=== EXCERPT TO READ ===

Because D occurs in the last rule of
the rule set for A, no choice point
needs to be stored.
Last call optimization can be also applied to:
A :- C, !, D.
A :- B.
When C has been passed, no choice point
is needed, because the rule has a
cut.
Last call optimization can further be applied when indexing is used:
A(f1,..) :- C, D.
A(f2,..) :- B.
Here when a call A(X,..) occurs and X is bound,
then with a reduced rule set can be worked,
and also no choice point is needed.
Bye
| |
| Markus Triska 2007-09-23, 8:06 am |
| "J. Burse" <janburse@fastmail.fm> writes:
> Not strictly tail recursive, but can still be optimized
It's not tail recursive at all, since the point was that the version
that is NOT tail recursive can be much faster than the tail recursive
one; I recommend to actually measure it with your system, and to
reconsider which of the two versions, if any, is the "optimized" one:
t(a).
t(b).
t(c).
ts1([]).
ts1([t(T)|Ts]) :- t(T), ts1(Ts). % tail recursive
ts2([]).
ts2([t(T)|Ts]) :- ts2(Ts), t(T). % NOT tail recursive
With SWI-Prolog, I got:
%?- time((length(Ts,15),ts1(Ts),fail)).

===

→ DIRECTIVES:
#1 Answer these questions using the Prolog excerpt:
(a) Why is no choice point needed once C has been passed in the rule "A :- C, !, D."?
(b) Which predicate is commented as NOT tail recursive?
(c) With which Prolog system did the poster get the timing result?
#2 Write out the Prolog excerpt word for word from "When C has been" up to and including "point is needed.".
The lines that come after the Prolog excerpt are from a separate source.

=== SUPPLIED DATA ===

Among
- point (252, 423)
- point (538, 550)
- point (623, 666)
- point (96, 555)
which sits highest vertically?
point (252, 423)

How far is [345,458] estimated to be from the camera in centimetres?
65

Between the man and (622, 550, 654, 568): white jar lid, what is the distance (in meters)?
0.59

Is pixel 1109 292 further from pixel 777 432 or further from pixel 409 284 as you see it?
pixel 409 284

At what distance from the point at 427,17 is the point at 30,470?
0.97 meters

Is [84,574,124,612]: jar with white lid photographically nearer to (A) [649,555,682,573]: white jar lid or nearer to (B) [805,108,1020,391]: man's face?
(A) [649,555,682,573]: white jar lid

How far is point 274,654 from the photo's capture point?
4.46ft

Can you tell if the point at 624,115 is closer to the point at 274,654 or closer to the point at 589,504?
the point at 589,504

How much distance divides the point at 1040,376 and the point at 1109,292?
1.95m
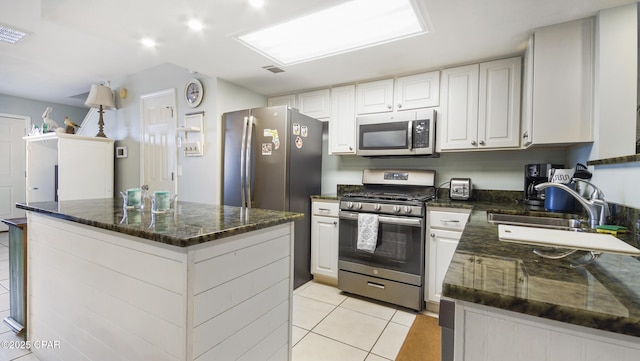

===

→ TASK-BY-TASK RESULTS:
#1
(a) Because the rule has a cut.
(b) ts2.
(c) SWI-Prolog.

#2
When C has been passed, no choice point
is needed, because the rule has a
cut.
Last call optimization can further be applied when indexing is used:
A(f1,..) :- C, D.
A(f2,..) :- B.
Here when a call A(X,..) occurs and X is bound,
then with a reduced rule set can be worked,
and also no choice point is needed.